El enterrador se detuvo unos segundos a mirarla. La pala se resbalaba, pero la cogió con fuerza. Siguió cavando, gruñendo con cada palada. La pequeña vio otras dos sombras moverse a unos metros, cuchicheando. Hablaban de ella, ¿de qué iban a hablar si no?
—Enterrador... —empezó ella con la voz más dulce que podía salir de una niña.
—Gael —respondió, seco—. Solo Gael, por favor.
—Señor Gael, ¿por qué haces esto? —Seguía enrollada en sí misma, mirando hacia otro lado. El enterrador clavó la pala y se apoyó en ella, los ojos puestos en el agujero cada vez con forma más cuadrada.
—Es lo que hay que hacer —dijo, y retiró otro pedazo de tierra mojada de donde los gusanos salieron despavoridos.

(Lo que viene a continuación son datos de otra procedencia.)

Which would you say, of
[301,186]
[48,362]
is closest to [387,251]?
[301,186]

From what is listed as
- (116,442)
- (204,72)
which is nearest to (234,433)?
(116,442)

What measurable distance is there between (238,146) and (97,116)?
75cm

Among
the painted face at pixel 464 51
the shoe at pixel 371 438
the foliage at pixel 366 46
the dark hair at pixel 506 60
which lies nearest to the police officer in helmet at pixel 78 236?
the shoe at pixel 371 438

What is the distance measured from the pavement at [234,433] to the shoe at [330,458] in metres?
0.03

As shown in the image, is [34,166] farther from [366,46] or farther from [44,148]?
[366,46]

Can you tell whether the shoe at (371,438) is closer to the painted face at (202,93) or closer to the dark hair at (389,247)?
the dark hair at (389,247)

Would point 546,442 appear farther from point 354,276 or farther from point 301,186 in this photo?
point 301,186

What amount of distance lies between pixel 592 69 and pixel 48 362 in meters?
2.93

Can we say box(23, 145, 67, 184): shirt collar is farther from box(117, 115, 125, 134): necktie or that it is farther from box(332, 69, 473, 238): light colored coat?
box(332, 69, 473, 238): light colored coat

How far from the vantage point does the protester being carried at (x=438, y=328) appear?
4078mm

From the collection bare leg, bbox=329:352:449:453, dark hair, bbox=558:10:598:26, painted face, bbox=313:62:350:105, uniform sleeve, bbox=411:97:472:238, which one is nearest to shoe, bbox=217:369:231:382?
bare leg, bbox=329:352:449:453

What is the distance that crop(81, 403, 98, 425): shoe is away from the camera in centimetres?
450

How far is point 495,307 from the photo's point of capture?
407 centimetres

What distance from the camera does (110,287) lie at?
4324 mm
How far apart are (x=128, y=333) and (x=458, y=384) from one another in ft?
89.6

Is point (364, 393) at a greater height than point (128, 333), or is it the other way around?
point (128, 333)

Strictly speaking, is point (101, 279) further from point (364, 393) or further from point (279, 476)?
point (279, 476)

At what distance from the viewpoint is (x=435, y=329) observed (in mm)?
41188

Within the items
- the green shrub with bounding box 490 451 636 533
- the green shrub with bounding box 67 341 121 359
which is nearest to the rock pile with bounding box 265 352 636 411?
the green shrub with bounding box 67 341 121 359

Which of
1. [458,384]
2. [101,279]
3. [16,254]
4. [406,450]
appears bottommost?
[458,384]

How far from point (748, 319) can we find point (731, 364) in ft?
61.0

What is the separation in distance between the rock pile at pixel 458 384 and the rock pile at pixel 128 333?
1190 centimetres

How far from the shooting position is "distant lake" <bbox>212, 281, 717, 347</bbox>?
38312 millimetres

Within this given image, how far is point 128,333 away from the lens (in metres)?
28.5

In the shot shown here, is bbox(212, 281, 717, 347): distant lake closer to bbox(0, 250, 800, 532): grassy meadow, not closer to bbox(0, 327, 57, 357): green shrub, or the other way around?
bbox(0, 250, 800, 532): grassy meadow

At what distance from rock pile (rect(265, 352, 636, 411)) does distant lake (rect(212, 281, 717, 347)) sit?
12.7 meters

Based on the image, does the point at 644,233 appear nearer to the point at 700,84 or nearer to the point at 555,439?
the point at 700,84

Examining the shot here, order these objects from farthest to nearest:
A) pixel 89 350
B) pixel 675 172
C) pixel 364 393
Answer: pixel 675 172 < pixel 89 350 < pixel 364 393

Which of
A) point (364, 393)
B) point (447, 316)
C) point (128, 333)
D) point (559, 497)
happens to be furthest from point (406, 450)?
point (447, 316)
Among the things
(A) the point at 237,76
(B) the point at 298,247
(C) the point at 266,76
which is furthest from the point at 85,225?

La niña asintió.
—¿Vais a matarme? —tartamudeó.
Gael se detuvo con una media sonrisa, más de incomodidad que de otra cosa.
—No puedo hacer eso —dijo antes de volver a quitar un montón de tierra.
—¿Entonces por qué me hicisteis daño antes?
—Una forma de perdonar lo que has hecho. Muévete un poco a la derecha, no te quiero dar un golpe. Así está bien, quédate ahí.
—¿Está tan mal lo que hice? —sollozó.
—No lo hagas más difícil... —mugió Gael.
Silencio. De nuevo la lluvia tapó el ruido de la palada. Entonces una voz cantó desde la lejanía frases en latín, un idioma que la niña conocía a la perfección y del que Gael solo sabía esas pocas palabras que iban sonando más cerca en la procesión. Las había escuchado tantas veces que las había aprendido a recitar en los entierros aún sin saber lo que significaban. Aunque esta vez sonaron lúgubres, temibles. La niña temblaba solo escuchando el paso de la muchedumbre. El enterrador sintió una sacudida de culpa de los pies a la cabeza.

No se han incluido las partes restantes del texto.